_GIVEN TASK_
Echo the records below verbatim, beginning at the line containing "Among the point" and stopping after the line containing "5.77 meters".

### SOURCE RECORDS

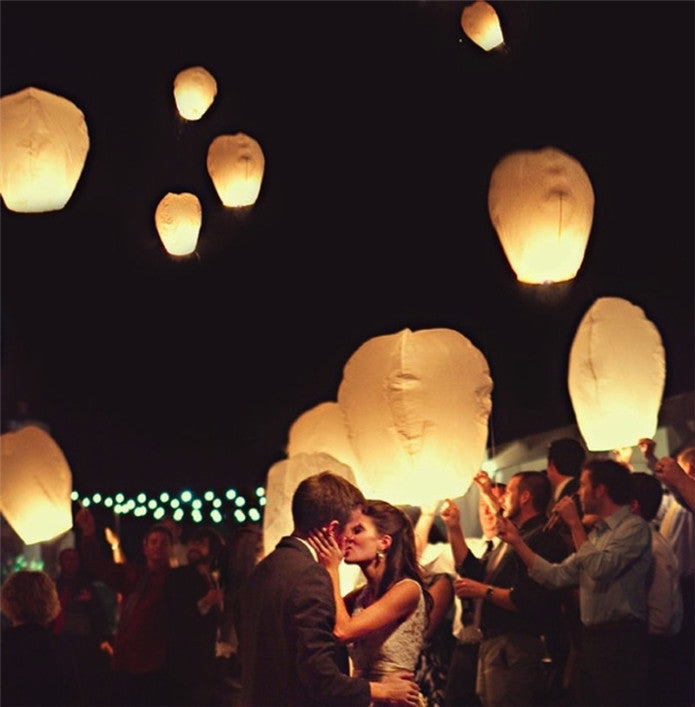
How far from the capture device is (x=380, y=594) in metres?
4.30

######
### SOURCE RECORDS

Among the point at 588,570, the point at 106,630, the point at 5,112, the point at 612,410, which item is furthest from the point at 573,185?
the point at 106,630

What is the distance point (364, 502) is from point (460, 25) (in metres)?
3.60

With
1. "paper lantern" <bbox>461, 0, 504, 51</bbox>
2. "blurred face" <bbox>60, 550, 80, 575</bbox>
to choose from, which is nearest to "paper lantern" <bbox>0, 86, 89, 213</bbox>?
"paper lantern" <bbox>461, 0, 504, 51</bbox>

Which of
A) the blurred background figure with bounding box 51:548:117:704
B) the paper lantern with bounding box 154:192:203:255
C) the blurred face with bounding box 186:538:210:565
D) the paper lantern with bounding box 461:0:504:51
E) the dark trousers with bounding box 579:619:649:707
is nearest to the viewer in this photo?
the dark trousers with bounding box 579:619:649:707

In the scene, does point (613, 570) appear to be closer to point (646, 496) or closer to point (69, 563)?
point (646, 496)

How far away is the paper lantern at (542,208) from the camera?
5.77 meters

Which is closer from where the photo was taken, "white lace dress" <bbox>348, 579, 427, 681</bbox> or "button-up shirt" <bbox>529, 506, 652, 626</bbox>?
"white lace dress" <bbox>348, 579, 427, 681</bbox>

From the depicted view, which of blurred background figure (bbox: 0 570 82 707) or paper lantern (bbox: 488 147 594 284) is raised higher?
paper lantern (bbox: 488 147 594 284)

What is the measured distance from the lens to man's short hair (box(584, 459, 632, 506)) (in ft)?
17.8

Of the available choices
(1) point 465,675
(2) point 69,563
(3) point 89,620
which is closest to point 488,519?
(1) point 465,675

######

_WRITTEN REPLY_
Among the point at 588,570, the point at 106,630, the point at 5,112, the point at 612,410, which item is furthest from the point at 573,185?
the point at 106,630

What is the distance point (364, 502) is from point (460, 25) (in metres)?
3.60

With
1. "paper lantern" <bbox>461, 0, 504, 51</bbox>
2. "blurred face" <bbox>60, 550, 80, 575</bbox>
to choose from, which is nearest to "paper lantern" <bbox>0, 86, 89, 213</bbox>?
"paper lantern" <bbox>461, 0, 504, 51</bbox>

Which of
A) the blurred background figure with bounding box 51:548:117:704
B) the paper lantern with bounding box 154:192:203:255
C) the blurred face with bounding box 186:538:210:565
D) the paper lantern with bounding box 461:0:504:51
E) the dark trousers with bounding box 579:619:649:707
is nearest to the viewer in this photo?
the dark trousers with bounding box 579:619:649:707

In the scene, does point (613, 570) appear to be closer to point (646, 496) or closer to point (69, 563)?
point (646, 496)

How far away is the paper lantern at (542,208) from the camera?
5.77 meters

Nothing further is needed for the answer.